Schammasch - Hearts of No Light

Chronique CD album (67 mn)

chronique Schammasch - Hearts of No Light

L’expérimentation et l’intellectualisation de la musique sont deux caractéristiques structurantes du Black Metal européen, français spécialement, depuis plusieurs années. Elles en comblent certains, en agacent profondément d’autres, attachés à une forme « tradi » à la 1349, Marduk ou Dark Funeral. Pour ma part, je n’y vois absolument rien à redire – bien au contraire – lorsque la novation artistique proposée est maîtrisée, à l’instar des derniers albums de Pensées Nocturnes, Blut Aus Nord ou White Ward (des Ukrainiens auteurs d’un tout récent Love Exchange Failure), dont (respectivement) le Circus / Space / Jazzy Black Metal bouleverse positivement nos repères qui ont bien trop tendance à se cristalliser. Le danger de perdre l’auditeur dans une quête absolue de sens et d’émotions est pourtant réelle, comme le démontrent – de mon point de vue en tout cas – l’album Grand Œuvre de Triste Terre et, dans une moindre mesure, le « Socratic Black Metal » de Maïeutiste avec son Veritas. La déconstruction et la rupture ont ici été poussées à un tel degré d’intensité que la curiosité a laissé place à une imperméabilité à peu près complète pour le premier et à une déception toute relative pour le second.

☆ ☆ ☆

_Problème posé a_
Affichez, s'il vous plaît, toutes les lignes des enregistrements qui contiennent le mot « people ».

Extraits d'un jeu de données spatiales
☆ ☆ ☆

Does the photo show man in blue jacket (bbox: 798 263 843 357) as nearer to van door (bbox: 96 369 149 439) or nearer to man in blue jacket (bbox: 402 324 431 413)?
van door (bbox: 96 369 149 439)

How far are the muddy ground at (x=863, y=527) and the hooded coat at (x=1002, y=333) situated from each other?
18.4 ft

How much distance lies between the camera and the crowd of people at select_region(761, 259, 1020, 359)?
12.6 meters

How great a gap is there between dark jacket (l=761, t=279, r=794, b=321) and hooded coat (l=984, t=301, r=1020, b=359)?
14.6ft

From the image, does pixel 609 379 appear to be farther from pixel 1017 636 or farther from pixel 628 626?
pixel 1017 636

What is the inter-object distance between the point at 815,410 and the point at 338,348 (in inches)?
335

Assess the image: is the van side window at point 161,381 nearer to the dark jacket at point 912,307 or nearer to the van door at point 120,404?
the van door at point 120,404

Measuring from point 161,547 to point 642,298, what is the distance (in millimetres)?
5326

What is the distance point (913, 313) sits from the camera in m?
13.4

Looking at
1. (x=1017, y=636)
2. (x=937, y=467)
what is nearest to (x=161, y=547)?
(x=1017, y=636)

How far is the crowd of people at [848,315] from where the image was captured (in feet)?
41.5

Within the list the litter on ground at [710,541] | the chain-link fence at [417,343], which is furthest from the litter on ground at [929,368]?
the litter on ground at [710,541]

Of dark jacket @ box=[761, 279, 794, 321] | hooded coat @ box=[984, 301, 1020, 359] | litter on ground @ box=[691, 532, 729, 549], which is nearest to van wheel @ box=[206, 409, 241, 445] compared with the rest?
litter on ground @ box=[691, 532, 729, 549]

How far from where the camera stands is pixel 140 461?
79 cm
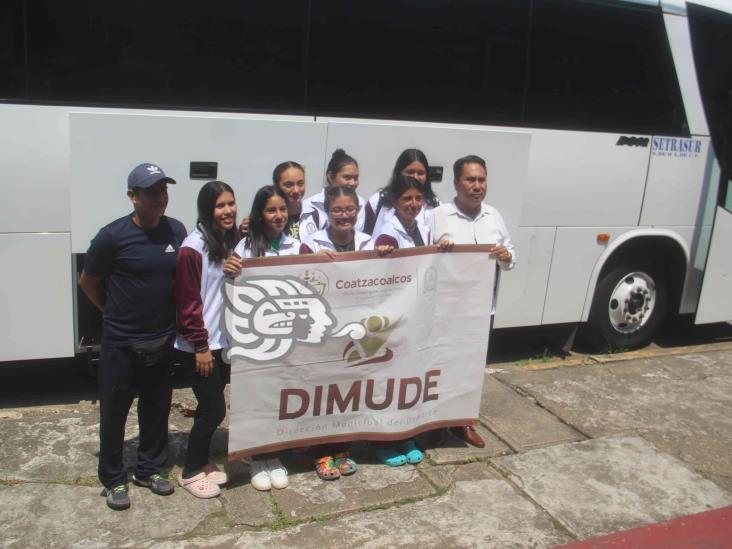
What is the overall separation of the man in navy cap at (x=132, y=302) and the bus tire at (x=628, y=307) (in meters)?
4.28

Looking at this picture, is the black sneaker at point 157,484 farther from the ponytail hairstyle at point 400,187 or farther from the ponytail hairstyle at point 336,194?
the ponytail hairstyle at point 400,187

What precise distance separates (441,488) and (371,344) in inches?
35.6

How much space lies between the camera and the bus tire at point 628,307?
22.5 ft

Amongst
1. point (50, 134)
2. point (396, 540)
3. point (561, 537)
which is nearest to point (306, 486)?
point (396, 540)

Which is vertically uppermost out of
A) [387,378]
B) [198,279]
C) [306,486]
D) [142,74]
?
[142,74]

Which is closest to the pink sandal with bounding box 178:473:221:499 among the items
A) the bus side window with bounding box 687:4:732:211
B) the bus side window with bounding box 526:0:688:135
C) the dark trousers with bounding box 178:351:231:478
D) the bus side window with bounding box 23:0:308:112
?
the dark trousers with bounding box 178:351:231:478

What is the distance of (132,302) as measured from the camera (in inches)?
145

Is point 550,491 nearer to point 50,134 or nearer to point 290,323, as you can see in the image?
point 290,323

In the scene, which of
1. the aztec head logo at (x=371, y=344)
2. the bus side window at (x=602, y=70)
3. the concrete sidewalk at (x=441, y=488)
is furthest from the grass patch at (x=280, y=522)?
the bus side window at (x=602, y=70)

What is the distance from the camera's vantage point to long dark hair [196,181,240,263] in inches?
148

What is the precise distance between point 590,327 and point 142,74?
14.5ft

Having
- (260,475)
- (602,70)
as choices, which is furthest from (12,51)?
(602,70)

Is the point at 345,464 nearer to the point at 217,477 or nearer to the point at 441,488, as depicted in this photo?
the point at 441,488

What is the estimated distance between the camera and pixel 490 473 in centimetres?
455
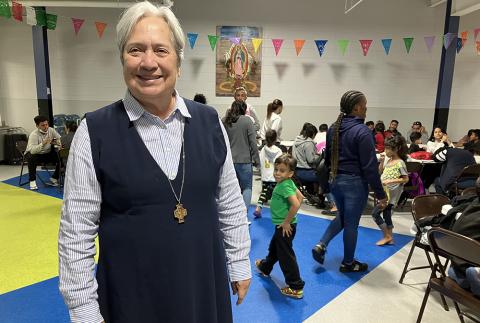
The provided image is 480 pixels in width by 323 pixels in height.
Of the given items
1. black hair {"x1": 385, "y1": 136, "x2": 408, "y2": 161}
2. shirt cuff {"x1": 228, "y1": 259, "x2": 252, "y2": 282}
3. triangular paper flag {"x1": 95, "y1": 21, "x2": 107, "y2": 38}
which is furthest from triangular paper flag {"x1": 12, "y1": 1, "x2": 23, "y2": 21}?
shirt cuff {"x1": 228, "y1": 259, "x2": 252, "y2": 282}

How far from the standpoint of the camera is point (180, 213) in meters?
1.14

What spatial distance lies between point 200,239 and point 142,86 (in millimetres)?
507

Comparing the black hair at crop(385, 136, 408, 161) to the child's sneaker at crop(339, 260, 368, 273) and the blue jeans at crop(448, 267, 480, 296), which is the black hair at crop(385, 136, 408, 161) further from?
the blue jeans at crop(448, 267, 480, 296)

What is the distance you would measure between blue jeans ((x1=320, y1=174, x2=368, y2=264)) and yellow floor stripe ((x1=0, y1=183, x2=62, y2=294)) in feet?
8.39

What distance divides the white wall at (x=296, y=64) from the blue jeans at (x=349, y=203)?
608cm

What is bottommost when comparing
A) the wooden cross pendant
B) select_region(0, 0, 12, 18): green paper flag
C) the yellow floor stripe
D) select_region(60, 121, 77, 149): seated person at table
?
the yellow floor stripe

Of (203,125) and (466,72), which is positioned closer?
(203,125)

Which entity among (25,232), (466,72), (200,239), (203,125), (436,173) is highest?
(466,72)

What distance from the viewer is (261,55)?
8.87m

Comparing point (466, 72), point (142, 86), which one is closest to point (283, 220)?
point (142, 86)

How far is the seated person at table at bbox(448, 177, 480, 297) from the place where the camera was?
81.4 inches

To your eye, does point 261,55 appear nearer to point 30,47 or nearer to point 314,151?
point 314,151

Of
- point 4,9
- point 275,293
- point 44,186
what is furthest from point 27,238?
point 4,9

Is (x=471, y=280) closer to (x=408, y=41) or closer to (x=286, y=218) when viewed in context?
(x=286, y=218)
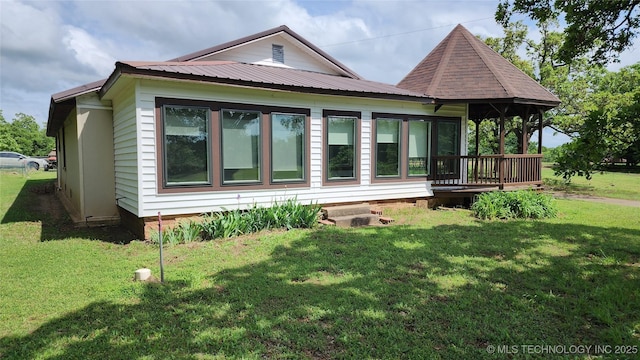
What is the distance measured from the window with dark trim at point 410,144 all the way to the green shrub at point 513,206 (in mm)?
1915

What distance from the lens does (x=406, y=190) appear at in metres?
10.5

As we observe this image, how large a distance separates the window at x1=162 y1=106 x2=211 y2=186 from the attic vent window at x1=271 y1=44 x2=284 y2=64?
444 cm

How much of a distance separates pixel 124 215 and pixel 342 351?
24.0 ft

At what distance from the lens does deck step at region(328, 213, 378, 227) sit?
27.8ft

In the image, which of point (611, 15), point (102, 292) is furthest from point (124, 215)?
point (611, 15)

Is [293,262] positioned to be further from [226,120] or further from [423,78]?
[423,78]

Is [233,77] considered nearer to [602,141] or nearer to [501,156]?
[602,141]

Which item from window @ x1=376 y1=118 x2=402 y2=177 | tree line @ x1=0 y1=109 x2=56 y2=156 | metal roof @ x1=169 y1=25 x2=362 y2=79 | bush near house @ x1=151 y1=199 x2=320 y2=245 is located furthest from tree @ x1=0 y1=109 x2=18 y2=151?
window @ x1=376 y1=118 x2=402 y2=177

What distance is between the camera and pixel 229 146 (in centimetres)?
788

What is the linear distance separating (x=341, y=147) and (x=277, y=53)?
A: 3928 millimetres

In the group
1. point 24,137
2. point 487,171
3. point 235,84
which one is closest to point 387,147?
point 487,171

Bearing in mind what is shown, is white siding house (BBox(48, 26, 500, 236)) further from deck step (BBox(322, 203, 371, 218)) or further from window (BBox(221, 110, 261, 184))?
deck step (BBox(322, 203, 371, 218))

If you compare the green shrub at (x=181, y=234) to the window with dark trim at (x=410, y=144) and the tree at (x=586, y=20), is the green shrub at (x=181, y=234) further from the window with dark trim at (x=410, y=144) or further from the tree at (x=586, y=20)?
the tree at (x=586, y=20)

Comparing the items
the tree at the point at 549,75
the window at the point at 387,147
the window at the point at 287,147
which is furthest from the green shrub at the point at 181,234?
Answer: the tree at the point at 549,75
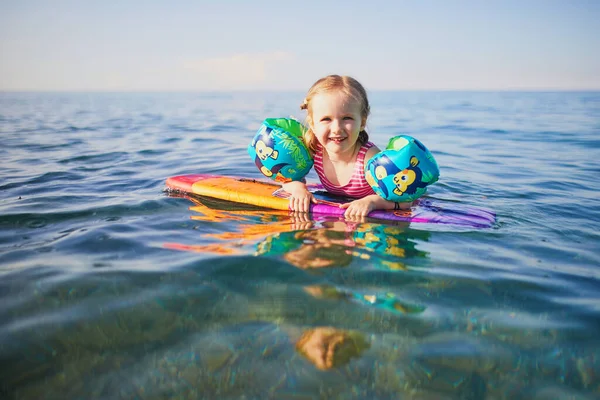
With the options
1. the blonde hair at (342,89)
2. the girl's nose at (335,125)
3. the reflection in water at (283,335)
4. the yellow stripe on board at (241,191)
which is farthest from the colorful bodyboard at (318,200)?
the reflection in water at (283,335)

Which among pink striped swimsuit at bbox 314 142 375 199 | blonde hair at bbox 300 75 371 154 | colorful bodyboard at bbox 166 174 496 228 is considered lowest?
colorful bodyboard at bbox 166 174 496 228

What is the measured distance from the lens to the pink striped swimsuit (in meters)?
4.24

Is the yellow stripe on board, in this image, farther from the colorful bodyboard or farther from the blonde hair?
the blonde hair

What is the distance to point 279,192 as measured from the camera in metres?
4.46

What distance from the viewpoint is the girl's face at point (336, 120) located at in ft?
12.5

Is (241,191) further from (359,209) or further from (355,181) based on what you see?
(359,209)

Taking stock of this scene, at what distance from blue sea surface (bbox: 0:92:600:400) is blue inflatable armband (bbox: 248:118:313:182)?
1.47ft

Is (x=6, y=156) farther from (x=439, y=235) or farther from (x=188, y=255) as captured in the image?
(x=439, y=235)

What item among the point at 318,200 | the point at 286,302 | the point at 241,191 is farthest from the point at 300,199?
the point at 286,302

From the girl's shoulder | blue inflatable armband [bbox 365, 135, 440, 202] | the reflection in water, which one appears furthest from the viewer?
the girl's shoulder

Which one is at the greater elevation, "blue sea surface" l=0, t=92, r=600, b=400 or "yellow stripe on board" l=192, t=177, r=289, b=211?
"yellow stripe on board" l=192, t=177, r=289, b=211

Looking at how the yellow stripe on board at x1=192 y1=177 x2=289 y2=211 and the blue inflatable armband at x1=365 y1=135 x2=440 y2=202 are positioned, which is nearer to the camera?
the blue inflatable armband at x1=365 y1=135 x2=440 y2=202

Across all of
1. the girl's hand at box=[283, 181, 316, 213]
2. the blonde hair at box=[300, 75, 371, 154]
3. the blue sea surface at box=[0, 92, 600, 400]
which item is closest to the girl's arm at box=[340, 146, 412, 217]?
the blue sea surface at box=[0, 92, 600, 400]

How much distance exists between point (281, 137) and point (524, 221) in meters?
2.20
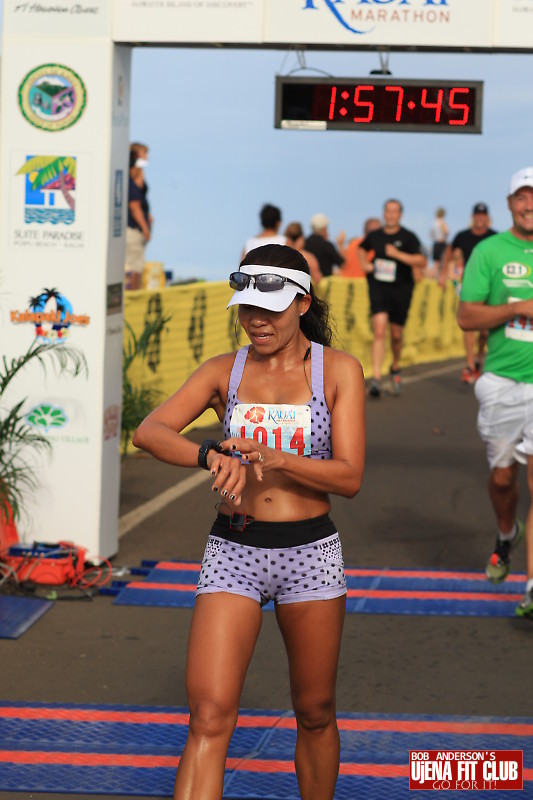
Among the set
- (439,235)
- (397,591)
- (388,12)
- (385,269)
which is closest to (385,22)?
(388,12)

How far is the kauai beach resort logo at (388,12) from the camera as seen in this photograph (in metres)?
8.62

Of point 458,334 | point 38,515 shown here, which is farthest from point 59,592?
point 458,334

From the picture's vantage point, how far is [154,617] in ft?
27.6

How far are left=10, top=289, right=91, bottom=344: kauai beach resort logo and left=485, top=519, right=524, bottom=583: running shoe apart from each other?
9.25 feet

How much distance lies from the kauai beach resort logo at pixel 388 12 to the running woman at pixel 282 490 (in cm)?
402

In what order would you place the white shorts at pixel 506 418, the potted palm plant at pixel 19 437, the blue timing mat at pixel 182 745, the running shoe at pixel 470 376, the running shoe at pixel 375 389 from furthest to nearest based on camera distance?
the running shoe at pixel 470 376
the running shoe at pixel 375 389
the potted palm plant at pixel 19 437
the white shorts at pixel 506 418
the blue timing mat at pixel 182 745

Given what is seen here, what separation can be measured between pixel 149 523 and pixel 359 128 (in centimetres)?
353

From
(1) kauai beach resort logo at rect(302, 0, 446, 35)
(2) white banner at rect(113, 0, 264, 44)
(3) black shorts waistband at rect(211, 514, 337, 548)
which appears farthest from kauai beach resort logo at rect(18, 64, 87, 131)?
(3) black shorts waistband at rect(211, 514, 337, 548)

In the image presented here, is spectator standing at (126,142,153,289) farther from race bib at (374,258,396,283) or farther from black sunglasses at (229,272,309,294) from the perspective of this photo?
black sunglasses at (229,272,309,294)

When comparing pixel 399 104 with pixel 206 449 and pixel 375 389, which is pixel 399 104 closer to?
pixel 206 449

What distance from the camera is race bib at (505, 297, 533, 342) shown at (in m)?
8.34

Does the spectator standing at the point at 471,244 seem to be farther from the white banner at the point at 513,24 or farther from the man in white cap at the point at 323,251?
the white banner at the point at 513,24

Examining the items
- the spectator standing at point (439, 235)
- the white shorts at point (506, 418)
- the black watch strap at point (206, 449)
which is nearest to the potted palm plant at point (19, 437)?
the white shorts at point (506, 418)

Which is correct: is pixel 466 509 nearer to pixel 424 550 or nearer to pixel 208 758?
pixel 424 550
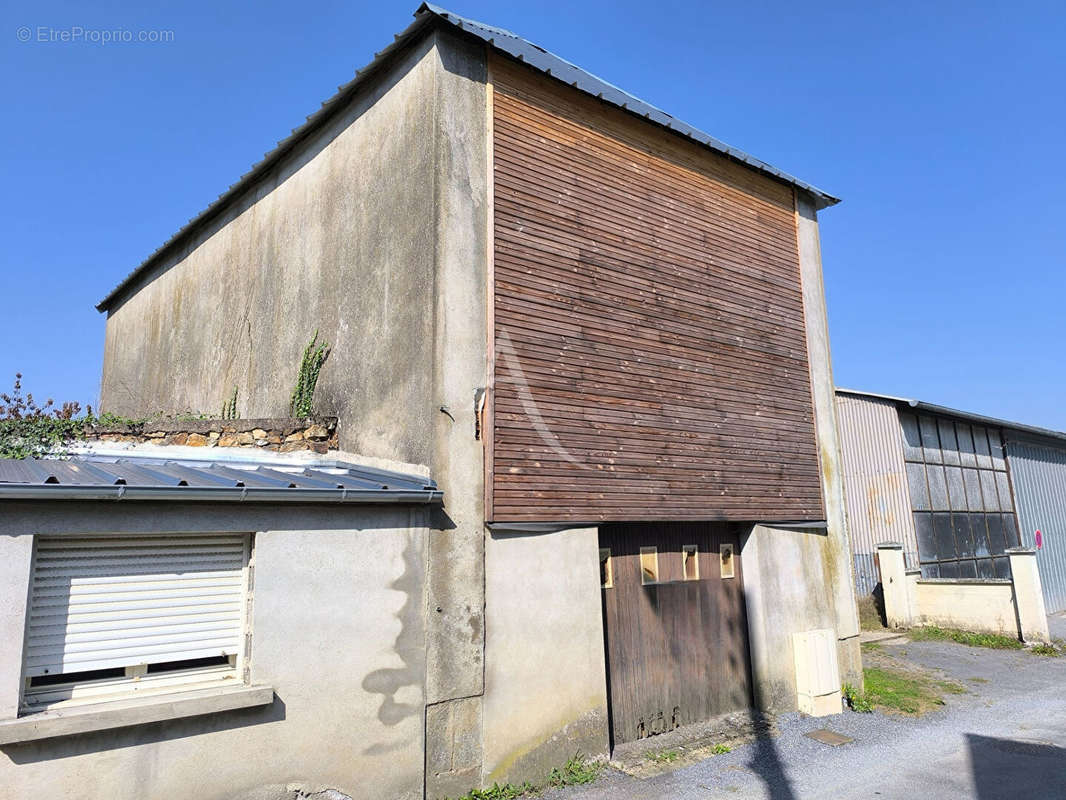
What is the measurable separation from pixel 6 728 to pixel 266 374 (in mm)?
5780

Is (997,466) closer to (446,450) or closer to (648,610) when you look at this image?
(648,610)

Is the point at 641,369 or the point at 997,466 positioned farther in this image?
the point at 997,466

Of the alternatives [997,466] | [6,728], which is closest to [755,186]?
[6,728]

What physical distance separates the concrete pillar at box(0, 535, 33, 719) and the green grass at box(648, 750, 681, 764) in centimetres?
555

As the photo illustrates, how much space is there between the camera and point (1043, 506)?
21.0 metres

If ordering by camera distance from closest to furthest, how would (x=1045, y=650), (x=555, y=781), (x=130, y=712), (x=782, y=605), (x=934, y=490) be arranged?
(x=130, y=712)
(x=555, y=781)
(x=782, y=605)
(x=1045, y=650)
(x=934, y=490)

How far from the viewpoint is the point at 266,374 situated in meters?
9.34

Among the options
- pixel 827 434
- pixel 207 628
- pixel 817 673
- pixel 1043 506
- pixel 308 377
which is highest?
pixel 308 377

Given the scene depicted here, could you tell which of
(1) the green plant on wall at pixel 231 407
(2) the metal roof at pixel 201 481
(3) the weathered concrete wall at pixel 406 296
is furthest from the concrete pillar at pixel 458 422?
(1) the green plant on wall at pixel 231 407

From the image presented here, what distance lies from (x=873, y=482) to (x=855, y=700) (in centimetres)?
898

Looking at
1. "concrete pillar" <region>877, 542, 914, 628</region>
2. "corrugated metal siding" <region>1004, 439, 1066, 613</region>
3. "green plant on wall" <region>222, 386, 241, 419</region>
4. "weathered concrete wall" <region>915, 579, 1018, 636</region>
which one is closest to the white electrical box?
"weathered concrete wall" <region>915, 579, 1018, 636</region>

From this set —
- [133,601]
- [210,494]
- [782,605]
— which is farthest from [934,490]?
[133,601]

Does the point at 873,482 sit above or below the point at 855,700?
above

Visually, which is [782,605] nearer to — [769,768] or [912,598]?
[769,768]
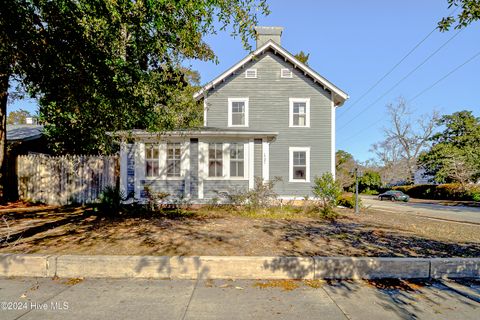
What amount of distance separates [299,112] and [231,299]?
1278 cm

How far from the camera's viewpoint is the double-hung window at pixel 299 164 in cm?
1441

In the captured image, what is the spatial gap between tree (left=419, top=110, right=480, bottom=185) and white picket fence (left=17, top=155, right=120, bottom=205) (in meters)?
31.1

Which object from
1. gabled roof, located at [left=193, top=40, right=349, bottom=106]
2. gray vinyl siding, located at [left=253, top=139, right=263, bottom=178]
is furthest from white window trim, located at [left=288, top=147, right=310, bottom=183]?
gabled roof, located at [left=193, top=40, right=349, bottom=106]

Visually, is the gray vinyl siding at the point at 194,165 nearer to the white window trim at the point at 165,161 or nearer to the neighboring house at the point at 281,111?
the white window trim at the point at 165,161

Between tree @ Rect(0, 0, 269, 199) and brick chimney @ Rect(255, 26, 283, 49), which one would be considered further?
brick chimney @ Rect(255, 26, 283, 49)

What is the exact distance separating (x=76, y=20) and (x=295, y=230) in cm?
714

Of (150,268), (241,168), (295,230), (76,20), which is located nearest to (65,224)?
(150,268)

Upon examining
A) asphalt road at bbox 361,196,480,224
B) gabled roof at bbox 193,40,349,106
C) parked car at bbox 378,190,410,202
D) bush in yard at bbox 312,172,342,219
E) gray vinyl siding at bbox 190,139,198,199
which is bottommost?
parked car at bbox 378,190,410,202

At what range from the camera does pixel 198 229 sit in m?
6.79

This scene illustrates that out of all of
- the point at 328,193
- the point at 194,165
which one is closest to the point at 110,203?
the point at 194,165

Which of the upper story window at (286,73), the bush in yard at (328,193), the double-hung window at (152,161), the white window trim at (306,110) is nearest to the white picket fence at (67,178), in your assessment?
the double-hung window at (152,161)

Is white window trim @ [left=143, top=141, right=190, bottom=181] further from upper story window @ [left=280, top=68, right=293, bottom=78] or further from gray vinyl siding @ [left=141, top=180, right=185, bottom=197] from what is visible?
upper story window @ [left=280, top=68, right=293, bottom=78]

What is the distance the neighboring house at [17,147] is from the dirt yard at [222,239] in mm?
6164

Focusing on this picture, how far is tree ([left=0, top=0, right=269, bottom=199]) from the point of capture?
5.45 metres
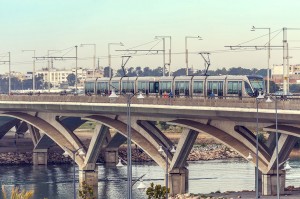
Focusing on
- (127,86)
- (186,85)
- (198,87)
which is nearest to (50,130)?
(127,86)

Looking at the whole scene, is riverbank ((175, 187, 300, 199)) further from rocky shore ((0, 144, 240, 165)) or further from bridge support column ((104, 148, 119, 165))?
rocky shore ((0, 144, 240, 165))

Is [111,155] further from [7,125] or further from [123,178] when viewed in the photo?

☆ ☆ ☆

_Problème posé b_
Dans la chronique, quel album de Maïeutiste est mentionné ?

_Résultat final a_
How much distance lies between the camera and the crowd of people at select_region(761, 259, 1020, 359)?
How far is the crowd of people at [848,315] from where the image was captured (in feet)?

_Résultat final b_
Veritas.